DATA PROVIDED Start Marker

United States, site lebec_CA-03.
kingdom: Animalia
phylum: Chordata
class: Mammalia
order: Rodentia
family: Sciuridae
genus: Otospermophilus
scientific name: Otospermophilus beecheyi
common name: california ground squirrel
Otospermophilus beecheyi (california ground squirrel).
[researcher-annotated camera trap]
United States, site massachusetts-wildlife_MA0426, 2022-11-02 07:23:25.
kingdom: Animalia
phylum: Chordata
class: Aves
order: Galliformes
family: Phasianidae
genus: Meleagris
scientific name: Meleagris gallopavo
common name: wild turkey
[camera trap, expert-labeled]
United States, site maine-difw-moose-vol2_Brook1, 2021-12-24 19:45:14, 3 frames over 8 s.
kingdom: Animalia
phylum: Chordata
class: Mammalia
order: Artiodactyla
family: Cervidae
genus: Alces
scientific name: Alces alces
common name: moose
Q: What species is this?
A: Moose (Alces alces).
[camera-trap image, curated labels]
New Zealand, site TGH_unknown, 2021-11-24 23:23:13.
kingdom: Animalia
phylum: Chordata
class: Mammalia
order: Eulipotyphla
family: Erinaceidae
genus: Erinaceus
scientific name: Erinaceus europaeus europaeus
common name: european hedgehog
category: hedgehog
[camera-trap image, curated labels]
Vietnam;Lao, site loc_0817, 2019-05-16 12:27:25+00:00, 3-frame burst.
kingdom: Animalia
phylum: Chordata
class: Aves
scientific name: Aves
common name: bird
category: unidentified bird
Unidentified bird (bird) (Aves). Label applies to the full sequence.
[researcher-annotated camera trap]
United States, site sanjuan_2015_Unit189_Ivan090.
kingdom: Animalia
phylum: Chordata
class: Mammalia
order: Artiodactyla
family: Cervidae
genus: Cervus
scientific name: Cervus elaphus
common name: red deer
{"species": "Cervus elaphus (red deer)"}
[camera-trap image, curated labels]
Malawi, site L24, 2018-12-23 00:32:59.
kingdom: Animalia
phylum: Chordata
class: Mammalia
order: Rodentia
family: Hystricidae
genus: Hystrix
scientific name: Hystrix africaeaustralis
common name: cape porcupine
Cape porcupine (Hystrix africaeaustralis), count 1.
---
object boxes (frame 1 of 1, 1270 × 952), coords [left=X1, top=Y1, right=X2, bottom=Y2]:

DATA PROVIDED End Marker

Would you output the entire listing exactly as written?

▶ _ANSWER SECTION_
United States, site lebec_CA-03.
kingdom: Animalia
phylum: Chordata
class: Mammalia
order: Rodentia
family: Sciuridae
genus: Otospermophilus
scientific name: Otospermophilus beecheyi
common name: california ground squirrel
Otospermophilus beecheyi (california ground squirrel).
[researcher-annotated camera trap]
United States, site massachusetts-wildlife_MA0426, 2022-11-02 07:23:25.
kingdom: Animalia
phylum: Chordata
class: Aves
order: Galliformes
family: Phasianidae
genus: Meleagris
scientific name: Meleagris gallopavo
common name: wild turkey
[camera trap, expert-labeled]
United States, site maine-difw-moose-vol2_Brook1, 2021-12-24 19:45:14, 3 frames over 8 s.
kingdom: Animalia
phylum: Chordata
class: Mammalia
order: Artiodactyla
family: Cervidae
genus: Alces
scientific name: Alces alces
common name: moose
Q: What species is this?
A: Moose (Alces alces).
[camera-trap image, curated labels]
New Zealand, site TGH_unknown, 2021-11-24 23:23:13.
kingdom: Animalia
phylum: Chordata
class: Mammalia
order: Eulipotyphla
family: Erinaceidae
genus: Erinaceus
scientific name: Erinaceus europaeus europaeus
common name: european hedgehog
category: hedgehog
[camera-trap image, curated labels]
Vietnam;Lao, site loc_0817, 2019-05-16 12:27:25+00:00, 3-frame burst.
kingdom: Animalia
phylum: Chordata
class: Aves
scientific name: Aves
common name: bird
category: unidentified bird
Unidentified bird (bird) (Aves). Label applies to the full sequence.
[researcher-annotated camera trap]
United States, site sanjuan_2015_Unit189_Ivan090.
kingdom: Animalia
phylum: Chordata
class: Mammalia
order: Artiodactyla
family: Cervidae
genus: Cervus
scientific name: Cervus elaphus
common name: red deer
{"species": "Cervus elaphus (red deer)"}
[camera-trap image, curated labels]
Malawi, site L24, 2018-12-23 00:32:59.
kingdom: Animalia
phylum: Chordata
class: Mammalia
order: Rodentia
family: Hystricidae
genus: Hystrix
scientific name: Hystrix africaeaustralis
common name: cape porcupine
Cape porcupine (Hystrix africaeaustralis), count 1.
---
object boxes (frame 1 of 1, 1270 × 952), coords [left=X1, top=Y1, right=X2, bottom=Y2]:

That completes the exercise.